Pur Autre Vie

I'm not wrong, I'm just an asshole

Monday, May 22, 2017

Racist Memes

A white college student is accused of killing a black college student (they attended different colleges), and it has been reported that the defendant is a member of the "Alt-Reich Nation" Facebook group. Of course the defendant is entitled to a presumption of innocence as a legal matter, and anyway I'm only in possession of what facts the media has reported. But it doesn't look good.

This reminds me of a piece that Jesse Singal wrote last fall. The piece explores the motivations of the trolls who generate and spread racist and anti-Semitic memes such as the "Pepe" meme that became so notorious during the 2016 election. Singal points out that the standard (and understandable) outrage that these memes generate is mostly what drives their creation, and he argues that people who criticize the memes fail to understand the motives behind them, which are not necessarily racist. (In fairness to Singal, he points out that it's not the victim's job to assess the intent of someone posting Holocaust memes.)

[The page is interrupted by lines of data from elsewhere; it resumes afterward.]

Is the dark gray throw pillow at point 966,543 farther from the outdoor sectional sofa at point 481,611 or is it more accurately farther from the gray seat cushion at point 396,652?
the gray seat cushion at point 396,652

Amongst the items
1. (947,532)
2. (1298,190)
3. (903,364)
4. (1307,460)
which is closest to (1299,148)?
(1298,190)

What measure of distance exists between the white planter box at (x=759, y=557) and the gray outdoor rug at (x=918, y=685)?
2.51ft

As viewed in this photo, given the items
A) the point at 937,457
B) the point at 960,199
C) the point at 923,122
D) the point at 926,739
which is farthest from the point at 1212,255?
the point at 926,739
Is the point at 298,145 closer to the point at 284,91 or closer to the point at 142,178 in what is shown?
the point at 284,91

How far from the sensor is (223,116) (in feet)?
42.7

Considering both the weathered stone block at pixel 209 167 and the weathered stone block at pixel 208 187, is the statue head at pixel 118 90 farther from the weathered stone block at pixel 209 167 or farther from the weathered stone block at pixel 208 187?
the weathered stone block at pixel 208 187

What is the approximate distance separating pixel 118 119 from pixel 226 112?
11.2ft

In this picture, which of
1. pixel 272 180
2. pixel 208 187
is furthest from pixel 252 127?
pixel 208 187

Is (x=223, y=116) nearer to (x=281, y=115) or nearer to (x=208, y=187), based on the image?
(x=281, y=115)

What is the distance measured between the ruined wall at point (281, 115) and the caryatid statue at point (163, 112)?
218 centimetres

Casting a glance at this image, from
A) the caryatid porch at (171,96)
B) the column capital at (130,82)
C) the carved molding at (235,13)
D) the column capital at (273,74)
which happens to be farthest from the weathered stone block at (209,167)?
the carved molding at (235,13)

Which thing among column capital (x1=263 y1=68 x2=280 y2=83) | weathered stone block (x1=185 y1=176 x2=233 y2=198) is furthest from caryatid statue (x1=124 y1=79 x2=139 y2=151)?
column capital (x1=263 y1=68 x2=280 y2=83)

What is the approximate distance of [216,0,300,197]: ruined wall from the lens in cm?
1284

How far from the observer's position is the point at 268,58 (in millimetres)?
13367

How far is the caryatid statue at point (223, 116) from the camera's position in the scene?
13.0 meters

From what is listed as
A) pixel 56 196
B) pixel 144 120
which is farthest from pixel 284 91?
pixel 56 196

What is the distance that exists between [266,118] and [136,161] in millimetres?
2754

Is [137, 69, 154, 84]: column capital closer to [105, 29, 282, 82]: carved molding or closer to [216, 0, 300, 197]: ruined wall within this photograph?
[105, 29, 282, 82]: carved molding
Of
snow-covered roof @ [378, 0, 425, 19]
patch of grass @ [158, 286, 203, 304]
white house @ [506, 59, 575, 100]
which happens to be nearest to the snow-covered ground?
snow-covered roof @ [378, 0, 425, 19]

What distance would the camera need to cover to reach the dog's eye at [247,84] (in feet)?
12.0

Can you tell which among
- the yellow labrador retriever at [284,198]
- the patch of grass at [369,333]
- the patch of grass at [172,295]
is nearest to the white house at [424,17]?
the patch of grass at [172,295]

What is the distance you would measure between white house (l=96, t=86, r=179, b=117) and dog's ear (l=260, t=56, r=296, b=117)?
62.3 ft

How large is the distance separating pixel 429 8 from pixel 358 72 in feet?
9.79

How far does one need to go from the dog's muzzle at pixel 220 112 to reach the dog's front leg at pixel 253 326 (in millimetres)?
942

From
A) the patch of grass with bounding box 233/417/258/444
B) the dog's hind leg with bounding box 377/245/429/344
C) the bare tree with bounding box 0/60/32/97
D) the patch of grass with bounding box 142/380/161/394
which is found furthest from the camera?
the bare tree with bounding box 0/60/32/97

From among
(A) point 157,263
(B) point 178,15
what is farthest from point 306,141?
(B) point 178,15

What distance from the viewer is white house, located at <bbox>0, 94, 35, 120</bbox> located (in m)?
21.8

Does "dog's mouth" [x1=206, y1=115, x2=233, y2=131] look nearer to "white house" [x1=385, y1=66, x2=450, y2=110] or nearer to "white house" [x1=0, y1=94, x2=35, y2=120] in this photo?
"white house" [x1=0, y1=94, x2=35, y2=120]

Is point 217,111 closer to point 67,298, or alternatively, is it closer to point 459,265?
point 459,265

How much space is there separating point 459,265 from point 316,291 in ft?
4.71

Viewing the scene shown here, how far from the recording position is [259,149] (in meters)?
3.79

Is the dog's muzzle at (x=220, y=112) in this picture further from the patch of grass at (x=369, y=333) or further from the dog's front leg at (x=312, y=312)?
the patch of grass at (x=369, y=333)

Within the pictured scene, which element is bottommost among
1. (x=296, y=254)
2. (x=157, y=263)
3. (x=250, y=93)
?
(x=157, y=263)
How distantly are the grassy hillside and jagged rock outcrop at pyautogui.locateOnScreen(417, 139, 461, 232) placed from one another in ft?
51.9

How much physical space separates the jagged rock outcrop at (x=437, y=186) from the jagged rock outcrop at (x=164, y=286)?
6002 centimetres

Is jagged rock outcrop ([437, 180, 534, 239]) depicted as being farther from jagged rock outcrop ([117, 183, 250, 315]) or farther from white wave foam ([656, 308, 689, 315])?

Anyway assuming the allegations in the college stabbing are true, and assuming the killer was motivated by racist materials shared virally online, I think this points to an important factor that Singal's piece mostly didn't address, which is that the underlying intent of the racist memes is of limited relevance to their effect on the world. The people spreading racist memes must be held to account even if they are not themselves racist.

But another way of putting it is that racism isn't just about intent. The introduction to Kurt Vonnegut's Mother Night says, "We are what we pretend to be, so we must be careful about what we pretend to be." If you spend your time spreading racist ideas, riling people up, making them feel bad and oppressed, then maybe we can say that you are engaged in racism, despite your protestations that you are "not a racist."